ETH-FAST Fellow from September 29 - October 3, 2014

Uwe Thumm

Tutorial topics: Lecture handouts: on request

Professor of Physics: Atomic, Molecular, Optical, and Surface Physics
James R. Macdonald Laboratory and Department of Physics,
Kansas State University, Manhattan, KS 66506-2604, USA

Dr. rer. nat. (University of Freiburg, 1989)
Dipl. Phys. (University of Freiburg, 1985).

Uwe Thumm was raised in Freiburg, Germany and studied physics and mathematics in Freiburg, Heidelberg, and Paris, France. For the past two decades, he has been teaching physics at all university levels at Kansas State University and led successful research programs in several areas of theoretical Atomic, Molecular, Optical (AMO), and Surface Physics, including
  • light-matter interactions,
  • atomic structure calculations,
  • electron-atom scattering,
  • ion-atom collisions, and
  • particle interactions with clusters, nanoparticles, thin films, and solid surfaces.
 Uwe is a fellow of the American Physical and received numerous research awards from the US National Science Foundation, the US Department of Energy, the Max-Planck Society, and the German Science Foundation (DFG). His theoretical research and numerical modeling resulted in more than 96 refereed publications, three patents, and over 230 non-refereed publications and press releases.

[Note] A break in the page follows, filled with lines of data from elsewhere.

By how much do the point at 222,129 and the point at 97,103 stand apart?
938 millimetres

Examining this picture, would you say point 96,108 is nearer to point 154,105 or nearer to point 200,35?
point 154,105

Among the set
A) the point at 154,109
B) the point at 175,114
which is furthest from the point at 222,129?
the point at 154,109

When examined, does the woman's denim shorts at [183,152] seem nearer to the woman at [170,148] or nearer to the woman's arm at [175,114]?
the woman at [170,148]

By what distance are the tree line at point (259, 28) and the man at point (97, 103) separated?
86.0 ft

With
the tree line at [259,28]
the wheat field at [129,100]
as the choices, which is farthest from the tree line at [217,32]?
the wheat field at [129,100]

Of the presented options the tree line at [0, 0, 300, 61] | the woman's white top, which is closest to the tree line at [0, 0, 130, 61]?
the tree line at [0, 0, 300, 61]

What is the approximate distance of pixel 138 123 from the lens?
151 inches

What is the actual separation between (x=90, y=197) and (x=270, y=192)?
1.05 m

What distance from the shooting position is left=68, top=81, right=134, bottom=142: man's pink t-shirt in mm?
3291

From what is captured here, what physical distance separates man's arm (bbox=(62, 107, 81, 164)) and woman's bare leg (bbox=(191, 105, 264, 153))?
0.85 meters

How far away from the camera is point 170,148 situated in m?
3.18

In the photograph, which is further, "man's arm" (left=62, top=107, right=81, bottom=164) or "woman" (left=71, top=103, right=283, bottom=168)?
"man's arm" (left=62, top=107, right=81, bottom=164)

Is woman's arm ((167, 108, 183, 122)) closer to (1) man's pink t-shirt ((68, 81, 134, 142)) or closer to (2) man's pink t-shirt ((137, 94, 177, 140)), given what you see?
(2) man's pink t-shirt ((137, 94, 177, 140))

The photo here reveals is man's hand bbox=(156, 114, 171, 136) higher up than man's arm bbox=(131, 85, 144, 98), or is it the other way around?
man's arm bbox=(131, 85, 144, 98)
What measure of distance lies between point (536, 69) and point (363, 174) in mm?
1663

He maintained fruitful international research collaborations at the Hahn-Meitner Institute in Berlin, the Manne-Siegbahn Institute in Stockholm, Harvard University, the Technical University of Dresden, Max-Planck Institutes in Heidelberg and Garching, and the Universities of Lincoln Nebraska, Freiburg, Kassel, and Frankfurt. Broader impacts of his group’s basic research are of relevance for
  • solar energy conversion, novel light sources, and quantum computing,
  • thermionic energy conversion, improved light sources,
  • ion-lithography and controlled thermonuclear fusion, and
  • surface chemistry, catalysis, functional nanostructures.
More recently, in close collaboration with experimental groups and motivated in part by available and emerging intense short-pulse laser, XUV, and X-ray light sources, Uwe Thumm’s research group started to develop conceptual, analytical, and numerical tools for the theoretical description of the
  • coherent electronic dynamics in atoms,
  • light-induced and -probed electronic and nuclear dynamics in molecules, and
  • particle and light interactions with plasmonic nanostructures.
The unifying theme behind these efforts is the study of dynamical processes at the natural time scale of either the electronic motion (attoseconds, 1 as=10-18s) or the nuclear motion in molecules (femtoseconds, 1 fs=10-15s). An important goal for the Thumm group’s future research is to combine this ultrahigh resolution in time with high spatial resolution at the intrinsic length scale (1 Angstrøm) of matter.